• _Exercise data_:
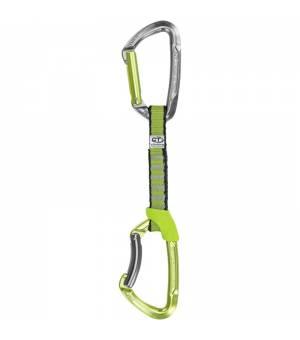 Climbing Technology Lime NY 12cm grey/green expreska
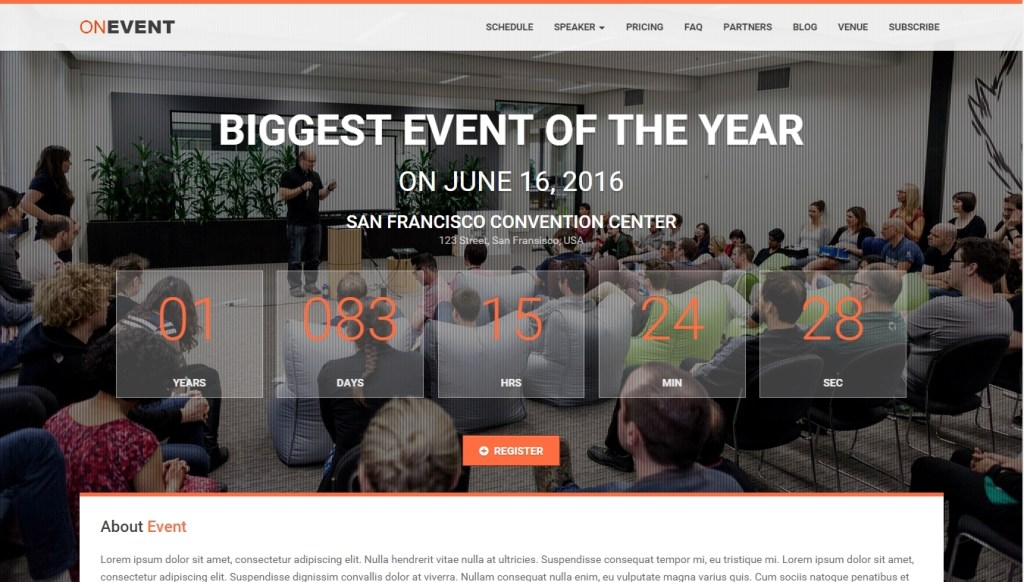 Conference and Event WordPress Themes -2015-mar-24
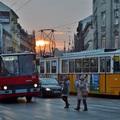 Budapestiek a legvagyonosabbak, ám a szlovákoknak már jobban megy - vagyoni körkép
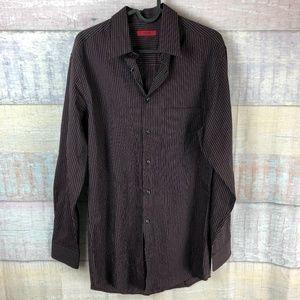 Alfani Fitted Long Sleeve Dress Shirt P4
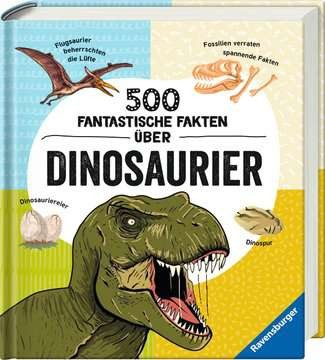 500 fantastische Fakten über Dinosaurier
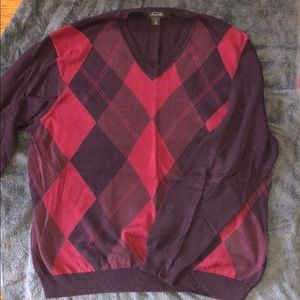 Tasso Elba Argyle front Cotton Sweater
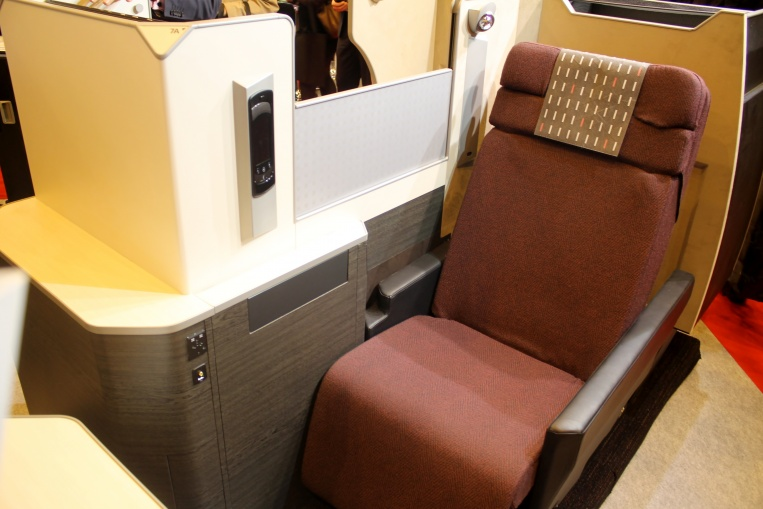 Japan Airlines nya Business Class - Sky Suite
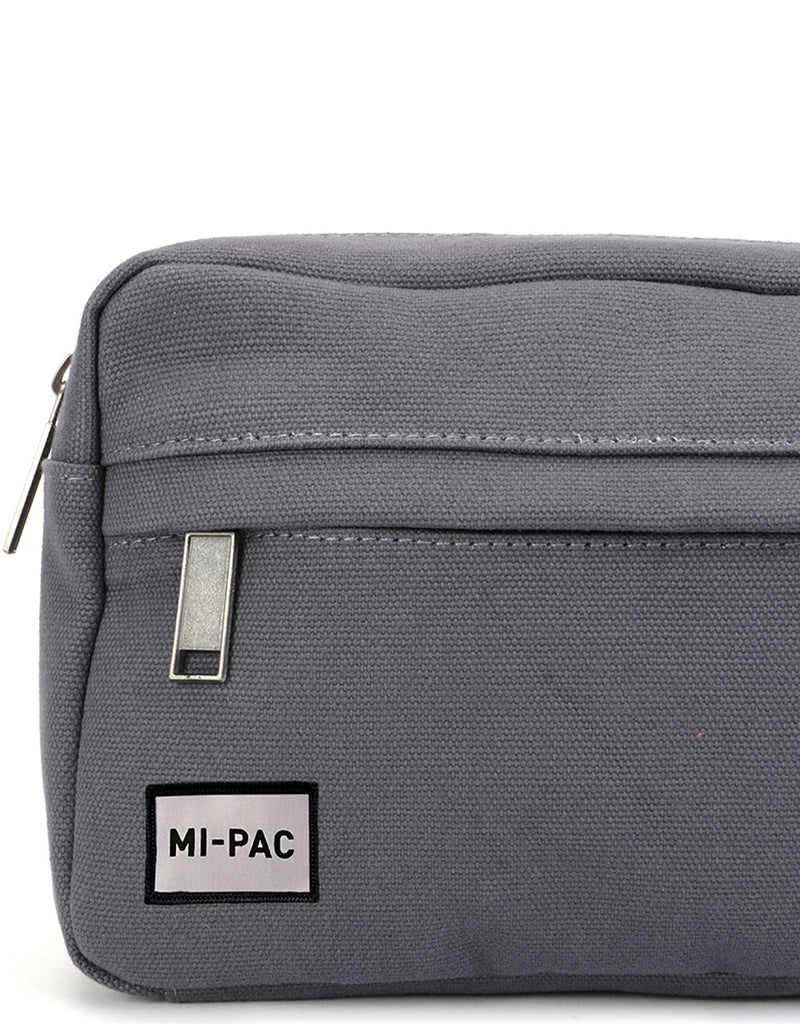 Mi-Pac Street Pac - Canvas Charcoal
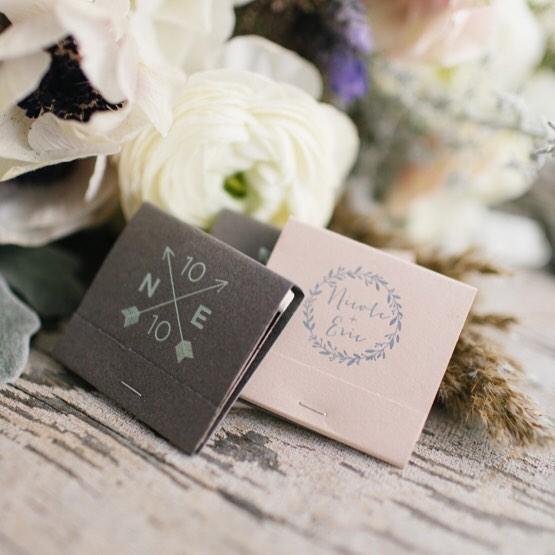 Bridal Musings Wedding Blog #2662199 - Weddbook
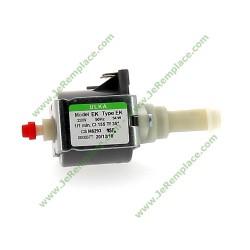 ulka EK 54 Watts pompe à vibration 220/240 Volts pour cafetière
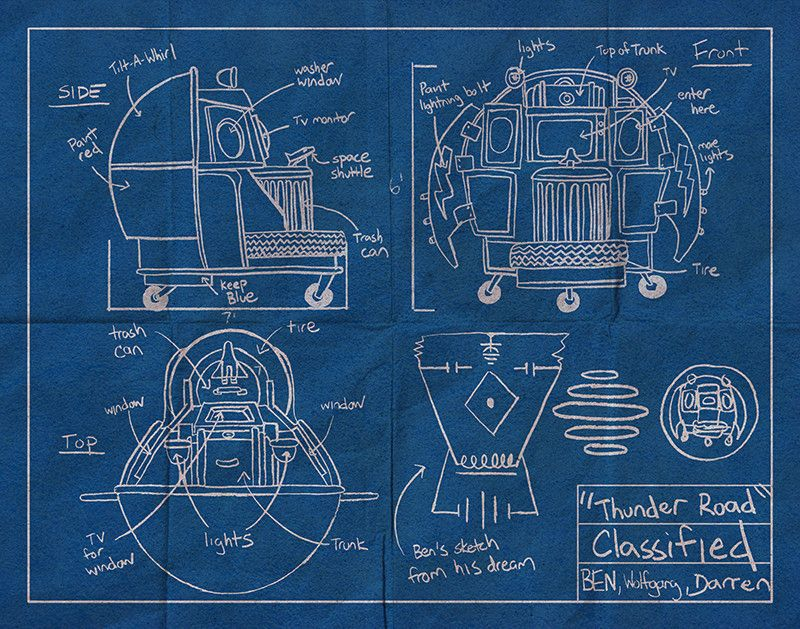 Thunder road blueprint by cuyler smith 3000 hero complex thunder road blueprint by cuyler smith 3000 hero complex gallery malvernweather Image collections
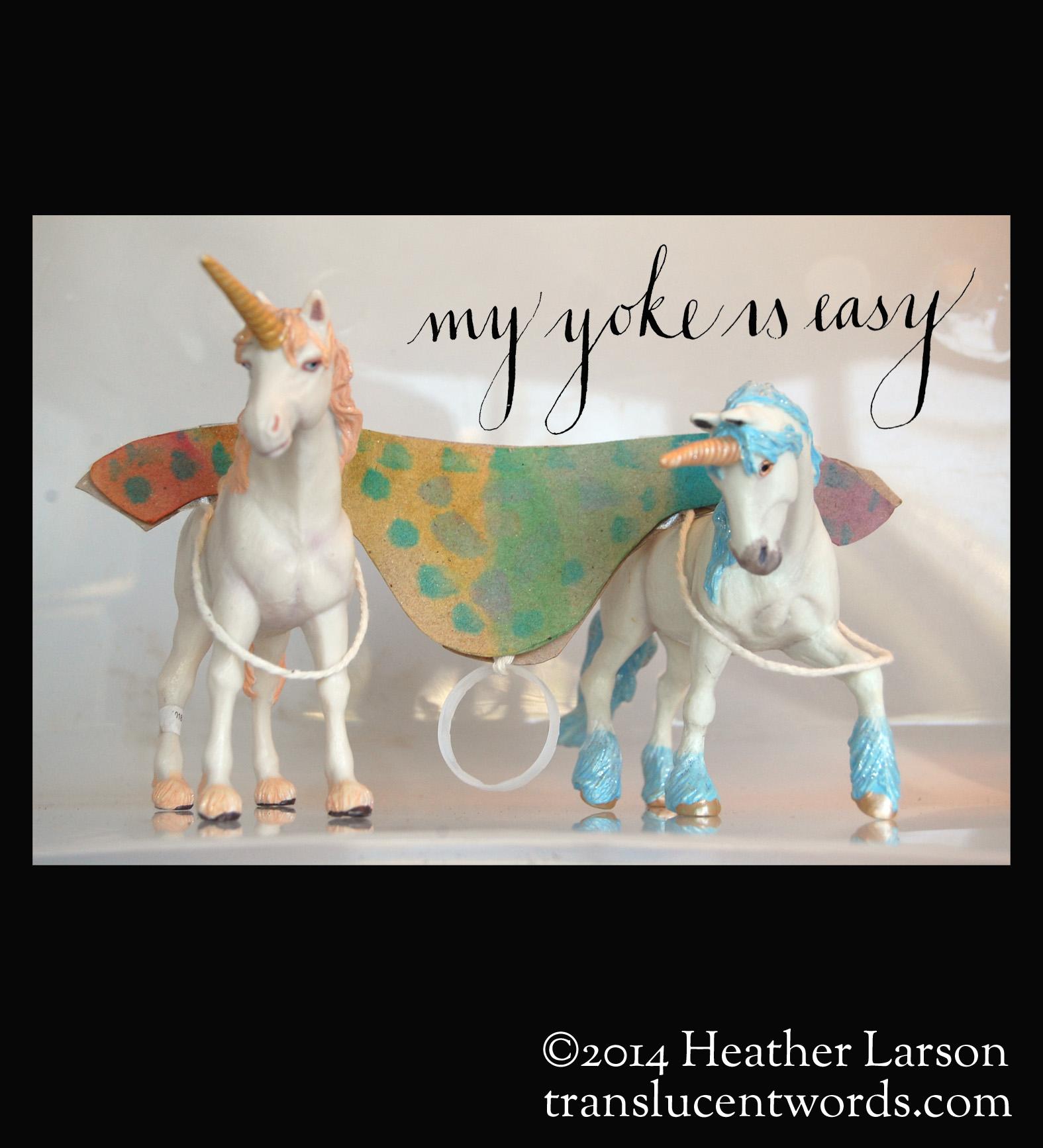 UnicornYoke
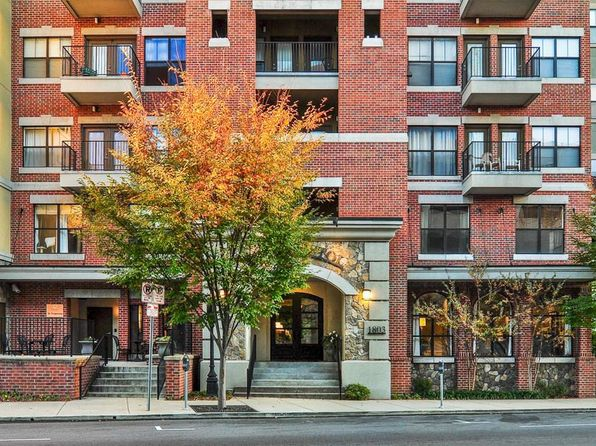 2 bed 2 bath Condo at 1803 Broadway Nashville, TN, 37203 is for sale at 300k - 1 of 30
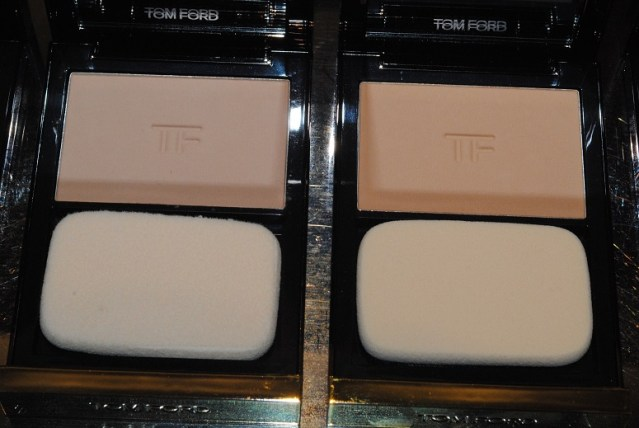 tom-ford-fall-2015-flawless-powder-foundation-review-3
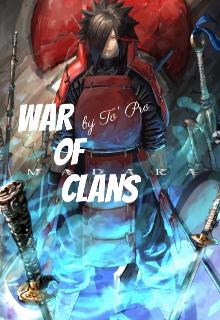 """Libro. """"War of clans"""" Leer online"""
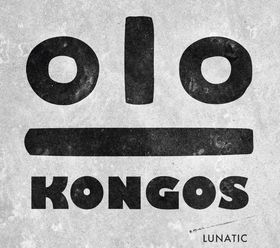 Kongos - Lunatic [Deluxe Edition] (CD)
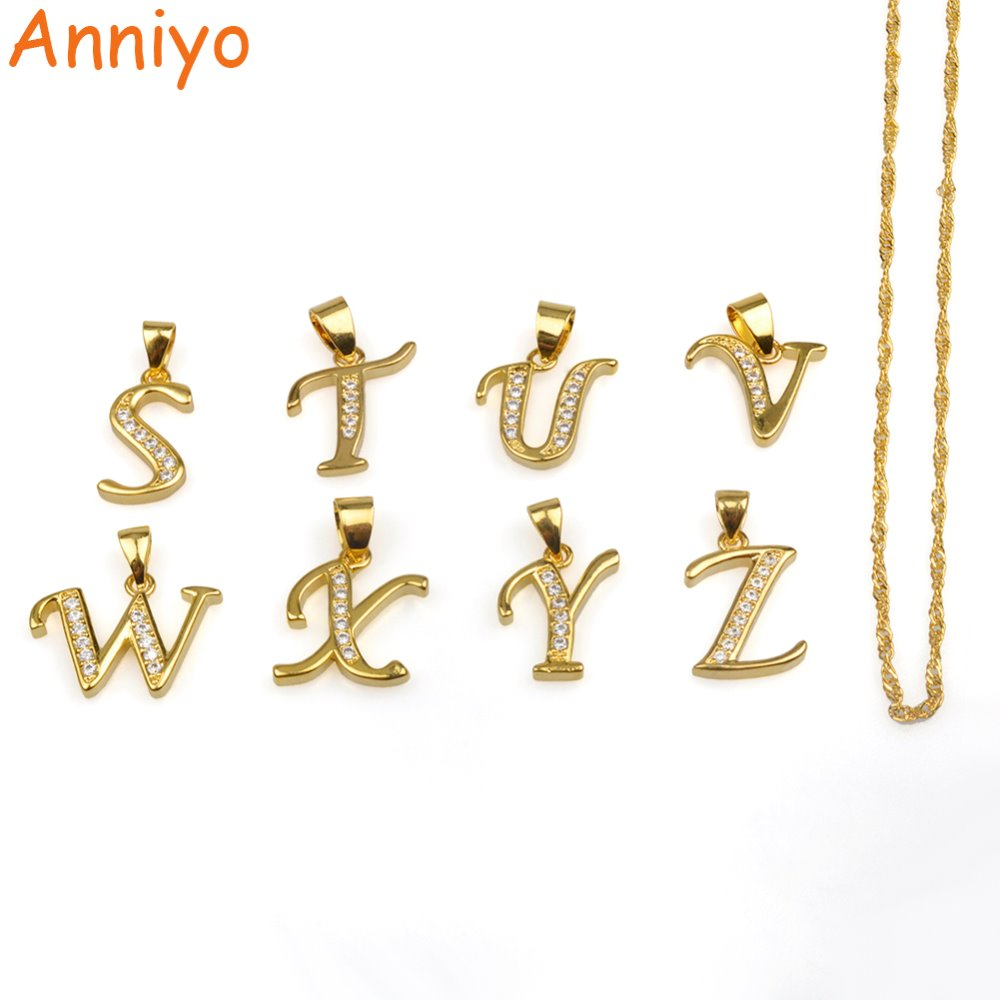 Anniyo (One Piece) Small Letters S-Z Pendant Chain Gold Color Women/Girls,Cubic Zirconia English Letter Initial Jewelry #040602B ...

• _Brief_: Restate the entries above word for word, keeping pictures out of the copy.

• _Written solution_:
 Climbing Technology Lime NY 12cm grey/green expreska
 Conference and Event WordPress Themes -2015-mar-24
 Budapestiek a legvagyonosabbak, ám a szlovákoknak már jobban megy - vagyoni körkép
 Alfani Fitted Long Sleeve Dress Shirt P4
 500 fantastische Fakten über Dinosaurier
 Tasso Elba Argyle front Cotton Sweater
 Japan Airlines nya Business Class - Sky Suite
 Mi-Pac Street Pac - Canvas Charcoal
 Bridal Musings Wedding Blog #2662199 - Weddbook
 ulka EK 54 Watts pompe à vibration 220/240 Volts pour cafetière
 Thunder road blueprint by cuyler smith 3000 hero complex thunder road blueprint by cuyler smith 3000 hero complex gallery malvernweather Image collections
 UnicornYoke
 2 bed 2 bath Condo at 1803 Broadway Nashville, TN, 37203 is for sale at 300k - 1 of 30
 tom-ford-fall-2015-flawless-powder-foundation-review-3
 """Libro. """"War of clans"""" Leer online"""
 Kongos - Lunatic [Deluxe Edition] (CD)
 Anniyo (One Piece) Small Letters S-Z Pendant Chain Gold Color Women/Girls,Cubic Zirconia English Letter Initial Jewelry #040602B ...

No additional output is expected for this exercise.